> Goal: For each statement, answer yes or no on whether the program description supports it, and quote the words from the description that decide it. 1. The series of activities is recommended for third-grade students. 2. Each activity takes 30 minutes on average. 3. In Activity One, students identify typical jobs by studying a poster of a community.

JA Our Community®

JA Our Community® allows students, through hands-on activities, to learn about workers, the work they perform, why workers are paid, what taxes are and how they are used, and how and where to save money.

JA Our Community® is a series of five activities recommended for students in second grade. The average time for each activity is 30 minutes. Materials are packaged in a self-contained kit that includes detailed activity plans for the volunteer and materials for 30 students.

JA Our Community® enhances students’ learning of the following concepts and skills:

  • Concepts – Ballot, Banking, Benefits, Business, Choices, Circular flow of money, Community, Defect, Division of labor, Economic institutions, Goods, Government, Incentives, Interdependence, Jobs, Money, Needs, Productivity, Quality, Resources, Services, Skills, Specialization of labor, Taxes, Trade-offs, Vote, Wants
  • Skills – Comparing, Critical thinking, Constructing data, Decision-making, Developing ideas, Displaying data, Formulating questions, Identifying choices, Interpreting data, Listening responsively, Making observations, Matching, Predicting based on data, Problem-solving, Role-playing, Teamwork

Program Components

The key learning objectives listed beside each activity state the skills and knowledge students will gain.

Activity One: How Does a Community Work?

Students identify typical jobs by studying a poster that illustrates a community. They develop an awareness of how people live and work together in a community.

[A run of records]
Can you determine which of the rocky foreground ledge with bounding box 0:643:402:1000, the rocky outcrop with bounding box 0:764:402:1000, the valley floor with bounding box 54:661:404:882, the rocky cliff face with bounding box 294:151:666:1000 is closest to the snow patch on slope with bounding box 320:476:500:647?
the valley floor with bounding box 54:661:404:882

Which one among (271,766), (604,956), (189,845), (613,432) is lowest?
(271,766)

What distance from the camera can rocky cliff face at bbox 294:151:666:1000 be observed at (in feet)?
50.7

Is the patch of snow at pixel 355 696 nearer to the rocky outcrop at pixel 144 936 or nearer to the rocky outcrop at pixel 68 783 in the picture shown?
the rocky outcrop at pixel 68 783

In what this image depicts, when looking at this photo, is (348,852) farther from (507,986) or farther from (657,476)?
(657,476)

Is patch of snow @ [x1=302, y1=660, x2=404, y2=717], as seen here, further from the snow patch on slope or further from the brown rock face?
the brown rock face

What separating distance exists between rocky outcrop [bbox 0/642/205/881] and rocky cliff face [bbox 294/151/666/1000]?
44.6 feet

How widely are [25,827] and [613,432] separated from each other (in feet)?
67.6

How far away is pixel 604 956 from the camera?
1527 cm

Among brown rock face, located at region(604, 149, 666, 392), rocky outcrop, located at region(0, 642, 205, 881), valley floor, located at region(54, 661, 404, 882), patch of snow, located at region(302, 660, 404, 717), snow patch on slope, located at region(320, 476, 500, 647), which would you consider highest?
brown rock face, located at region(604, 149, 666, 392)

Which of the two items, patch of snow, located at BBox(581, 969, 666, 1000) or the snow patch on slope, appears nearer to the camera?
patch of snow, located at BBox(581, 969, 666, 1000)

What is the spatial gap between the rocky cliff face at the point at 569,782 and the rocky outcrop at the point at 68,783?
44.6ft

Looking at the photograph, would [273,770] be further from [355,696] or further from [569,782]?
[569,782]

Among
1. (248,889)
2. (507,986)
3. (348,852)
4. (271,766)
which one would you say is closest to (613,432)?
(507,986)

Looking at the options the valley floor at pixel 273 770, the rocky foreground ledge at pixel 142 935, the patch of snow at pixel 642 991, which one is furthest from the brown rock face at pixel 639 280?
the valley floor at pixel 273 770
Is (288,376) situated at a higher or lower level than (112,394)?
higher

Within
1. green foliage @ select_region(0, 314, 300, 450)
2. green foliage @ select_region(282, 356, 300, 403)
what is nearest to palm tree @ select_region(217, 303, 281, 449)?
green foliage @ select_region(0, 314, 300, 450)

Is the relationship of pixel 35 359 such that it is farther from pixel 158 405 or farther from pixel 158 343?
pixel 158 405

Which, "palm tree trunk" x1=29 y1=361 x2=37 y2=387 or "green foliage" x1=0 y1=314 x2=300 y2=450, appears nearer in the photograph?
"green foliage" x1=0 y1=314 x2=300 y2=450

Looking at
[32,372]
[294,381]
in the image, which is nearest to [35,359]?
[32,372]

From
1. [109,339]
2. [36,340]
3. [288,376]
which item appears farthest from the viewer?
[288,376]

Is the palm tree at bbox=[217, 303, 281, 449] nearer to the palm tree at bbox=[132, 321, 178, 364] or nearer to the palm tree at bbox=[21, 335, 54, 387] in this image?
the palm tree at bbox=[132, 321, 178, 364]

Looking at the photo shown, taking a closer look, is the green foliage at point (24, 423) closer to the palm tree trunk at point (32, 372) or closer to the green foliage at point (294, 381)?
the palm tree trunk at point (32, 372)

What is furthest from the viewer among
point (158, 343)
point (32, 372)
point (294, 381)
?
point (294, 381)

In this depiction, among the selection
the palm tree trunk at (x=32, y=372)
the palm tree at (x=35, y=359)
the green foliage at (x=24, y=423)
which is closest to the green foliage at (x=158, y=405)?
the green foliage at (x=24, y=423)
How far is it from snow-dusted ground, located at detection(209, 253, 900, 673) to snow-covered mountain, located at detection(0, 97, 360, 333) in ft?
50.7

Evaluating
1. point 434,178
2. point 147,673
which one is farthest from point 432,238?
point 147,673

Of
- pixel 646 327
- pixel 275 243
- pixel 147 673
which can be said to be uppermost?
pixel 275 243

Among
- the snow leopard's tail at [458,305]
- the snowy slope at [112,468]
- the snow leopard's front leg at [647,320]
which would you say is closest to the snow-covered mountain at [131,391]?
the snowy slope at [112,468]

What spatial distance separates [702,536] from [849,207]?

> Expected output:
1. No: "a series of five activities recommended for students in second grade."
2. Yes: "The average time for each activity is 30 minutes."
3. Yes: "Students identify typical jobs by studying a poster that illustrates a community."